### DOCUMENT EXTRACT:
* * * * * * *

The lives of Czech and Romani male prostitutes
Some are college students, others are drug-addicted, others are abandoned boys without parents from the children's homes and juvenile "diagnostic centers". Some want nothing more from life than luxury and will do anything to get it, no matter how extreme. What do male prostitutes in the Czech Republic - be they Czech or Romani - have in common? Have they always been able to make their own choices in life?
“At one time I made five or six thousand crowns a night. Today? No way!” 21-year-old Honza says. He has been a “streetwalker” since he was 16. I am getting to know him at Prague’s main train station, which is often called the biggest intersection for male prostitution in the country, but the fact that this description no longer really applies to it is clear to the dirty-blond native of Rakovník. The days when young male prostitutes used to stand around the station and make good money offering sexual services to well-heeled men are said to be long over.
“There are boys here who’ll service an undiscriminating customer for just CZK 200. In the bushes. That’s why I often travel to Hamburg, the prices there are at a completely different level, something like around EUR 200 per day,” Honza says. The boys from the area around Prague’s Wilson Station are usually from communities of drug-addicted people. They know all the local homeless people, the female prostitutes and their pimps very well. The vast majority of them take drugs themselves or sell them, just like Honza.
Honza takes a drag on the Marlboro I offer him. He will tell us his life story for CZK 300.
“As a child I played competitive football and until I was about 15 I lived a completely comfortable life, except for the fact that I grew up without my mother, who passed away when I was five. I stayed living with my Dad after that, but he’s no longer alive now. He got killed in a car when I was 16,” Honza begins. He goes on to recall what launched him into the life: His upbringing in the institution where he was placed after his father’s death.
Honza frequently ran away from the children’s home in Tábor, and his first steps led him to the main train station in Prague. He lived on the street and took showers either at the station or in the homes of his first clients. “When you are a 16-year-old hooker you enjoy a really good standard of living, but by the time you are over 20, if you do drugs, you have absolutely no chance. Then you get paid ridiculously low amounts of money, at least here at the station,” he says. He believes real money can only be made in the luxurious (or mid-level) gay clubs for which Prague is rather notorious.
The “hourly rooms” for gentlemen who want to enjoy themselves with young boys in Prague are also infamous. Those running gay enterprises bet on that; the rooms are always immediately adjacent to the clubs. “The most famous one in Prague is Pinocchio, they just changed the name to Tempel. It’s not far from here,” Honza points out, exhaling smoke from what must be his sixth cigarette. “Believe me, I’d like to stop this, not do drugs, not sleep with old guys, live a normal life, but first I have to make money.”

* * * * * * *

### SOURCE INFORMATION:
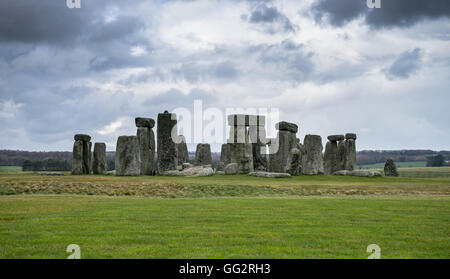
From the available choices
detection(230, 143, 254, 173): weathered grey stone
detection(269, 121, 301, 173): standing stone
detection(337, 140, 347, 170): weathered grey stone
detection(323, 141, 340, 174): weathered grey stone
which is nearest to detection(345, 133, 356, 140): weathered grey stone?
detection(337, 140, 347, 170): weathered grey stone

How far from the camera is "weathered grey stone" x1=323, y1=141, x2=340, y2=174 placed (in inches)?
1452

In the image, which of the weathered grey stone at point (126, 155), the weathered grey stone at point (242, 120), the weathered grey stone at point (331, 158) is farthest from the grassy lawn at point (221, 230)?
the weathered grey stone at point (331, 158)

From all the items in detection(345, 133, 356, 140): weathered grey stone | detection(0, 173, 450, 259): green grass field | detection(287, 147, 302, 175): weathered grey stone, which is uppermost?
detection(345, 133, 356, 140): weathered grey stone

* * * * * * *

### TASK LIST:
1 > From the text on Czech and Romani male prostitutes, write out the passage from "Honza takes a" up to and including "his father’s death.".
2 > In the text on Czech and Romani male prostitutes, what is the new name of the Prague club that used to be called Pinocchio?
3 > Carry on the text on Czech and Romani male prostitutes from the point where it stops.

### ANSWERS TO THIS EXERCISE:
1 >
Honza takes a drag on the Marlboro I offer him. He will tell us his life story for CZK 300.
“As a child I played competitive football and until I was about 15 I lived a completely comfortable life, except for the fact that I grew up without my mother, who passed away when I was five. I stayed living with my Dad after that, but he’s no longer alive now. He got killed in a car when I was 16,” Honza begins. He goes on to recall what launched him into the life: His upbringing in the institution where he was placed after his father’s death.

2 > Tempel

3 >
Honza’s fate is far too similar to the stories of male Czechoslovak prostitutes contacted by journalist Cyril Valšík during the 1990s. “It was not until 1982 that I learned the prostitution of male minors even existed, but then I read an article about this problem in the newspapers. When I filmed a television documentary about the children’s homes and diagnostic institutes, the topic came up again, in a much more concrete way,” Valšík writes in his book, entitled “Your Boy – A Prostitute?” (Váš kluk prostitut?). Besides the 1997 film “Mandragora” by the Polish director Wiktor Grodecki, Valšík’s book is one of only a very few works from this country about the issue of male -often labeled homosexual – prostitution.
“It’s not homosexual prostitution because the vast majority of boys who make a living with their bodies on the streets or somewhere else are not homosexually oriented,” explains Lászlo Sümegh, who started distributing clean injection needles and condoms to young homeless boys in the center of the Czech capital in 1995. Now he runs an organization based in the Vysočany neighborhood of Prague. “Give them a chance…” reads an enormous sign posted on the building at number 7, K Moravině street. Another sign in the windows reads “The House of Opportunity” (Dům Šance). Until July 2008, the organization was located on Nepomuckého street in Prague 5. However, for reasons that remain obscure, the Prague 5 municipal leadership canceled the lease held by the Projekt Šance (Project Chance) civil association.
It was not the easiest thing to schedule an interview with Lázslo, who runs the association. Last March he won the Křesadlo 2010 prize for his many years of activity on behalf of youth. What’s more, one must be sufficiently prepared for the interview. At roughly two meters tall, this guy with the effeminate gestures doesn’t mince words. He is used to people trying to trip him up. His own social work clients have robbed and threatened him more than once. Originally a professional textile artist, he has spent many years as a social worker and street worker with all sorts of children and young people who end up on the street without any help. A significant portion of his social work clients are male prostitutes.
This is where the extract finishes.